AVAILABLE DATA Block Start

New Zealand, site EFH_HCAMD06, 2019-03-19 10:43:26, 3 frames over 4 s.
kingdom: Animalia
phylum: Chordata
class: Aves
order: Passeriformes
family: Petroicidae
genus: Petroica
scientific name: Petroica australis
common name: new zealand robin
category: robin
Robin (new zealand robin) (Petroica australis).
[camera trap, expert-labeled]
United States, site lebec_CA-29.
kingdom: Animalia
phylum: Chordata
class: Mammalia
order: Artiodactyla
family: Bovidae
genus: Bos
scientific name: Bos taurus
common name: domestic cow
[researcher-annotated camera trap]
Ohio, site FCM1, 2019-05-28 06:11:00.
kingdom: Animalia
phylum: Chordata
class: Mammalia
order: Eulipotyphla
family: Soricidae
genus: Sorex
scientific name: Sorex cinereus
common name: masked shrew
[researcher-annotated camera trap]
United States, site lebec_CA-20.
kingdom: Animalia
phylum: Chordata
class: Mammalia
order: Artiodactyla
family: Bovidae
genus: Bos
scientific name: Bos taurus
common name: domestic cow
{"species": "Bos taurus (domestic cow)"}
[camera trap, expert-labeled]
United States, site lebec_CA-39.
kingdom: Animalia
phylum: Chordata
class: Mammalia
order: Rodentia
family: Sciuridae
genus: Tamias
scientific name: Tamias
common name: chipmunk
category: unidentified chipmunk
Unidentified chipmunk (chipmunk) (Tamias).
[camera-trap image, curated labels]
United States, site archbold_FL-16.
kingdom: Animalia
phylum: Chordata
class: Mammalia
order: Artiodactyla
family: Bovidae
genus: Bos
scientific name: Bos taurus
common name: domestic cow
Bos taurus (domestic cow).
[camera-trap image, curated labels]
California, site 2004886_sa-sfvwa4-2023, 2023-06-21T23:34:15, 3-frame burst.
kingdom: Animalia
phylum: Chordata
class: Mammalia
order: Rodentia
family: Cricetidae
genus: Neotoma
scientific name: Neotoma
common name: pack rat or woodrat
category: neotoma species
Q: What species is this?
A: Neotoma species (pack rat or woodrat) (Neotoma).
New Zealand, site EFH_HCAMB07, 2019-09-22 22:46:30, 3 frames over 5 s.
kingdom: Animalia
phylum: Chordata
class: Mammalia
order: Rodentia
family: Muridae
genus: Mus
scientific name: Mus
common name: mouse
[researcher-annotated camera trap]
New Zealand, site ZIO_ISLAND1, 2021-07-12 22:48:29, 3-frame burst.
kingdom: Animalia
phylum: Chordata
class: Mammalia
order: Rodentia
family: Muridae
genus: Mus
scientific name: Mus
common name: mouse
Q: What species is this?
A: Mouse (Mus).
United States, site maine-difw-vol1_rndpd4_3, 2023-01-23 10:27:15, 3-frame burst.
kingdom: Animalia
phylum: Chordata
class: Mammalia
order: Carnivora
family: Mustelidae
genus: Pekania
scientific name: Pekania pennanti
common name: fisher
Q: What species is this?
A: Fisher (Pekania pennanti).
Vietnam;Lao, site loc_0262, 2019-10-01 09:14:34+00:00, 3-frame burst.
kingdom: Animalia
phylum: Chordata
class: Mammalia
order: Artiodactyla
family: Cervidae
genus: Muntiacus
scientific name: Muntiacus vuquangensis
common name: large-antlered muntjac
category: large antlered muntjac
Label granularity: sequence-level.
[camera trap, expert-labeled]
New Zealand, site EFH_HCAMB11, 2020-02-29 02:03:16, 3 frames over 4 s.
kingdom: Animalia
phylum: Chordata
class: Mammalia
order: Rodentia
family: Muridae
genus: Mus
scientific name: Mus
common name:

AVAILABLE DATA Block End

EXERCISE DETAILS
Would you please repeat exactly the lines above, starting at the line with "New Zealand, site EFH_HCAMB07, 2019-09-22" and stopping at the line with "A: Mouse (Mus).", both included?

ANSWER BOX
New Zealand, site EFH_HCAMB07, 2019-09-22 22:46:30, 3 frames over 5 s.
kingdom: Animalia
phylum: Chordata
class: Mammalia
order: Rodentia
family: Muridae
genus: Mus
scientific name: Mus
common name: mouse
[researcher-annotated camera trap]
New Zealand, site ZIO_ISLAND1, 2021-07-12 22:48:29, 3-frame burst.
kingdom: Animalia
phylum: Chordata
class: Mammalia
order: Rodentia
family: Muridae
genus: Mus
scientific name: Mus
common name: mouse
Q: What species is this?
A: Mouse (Mus).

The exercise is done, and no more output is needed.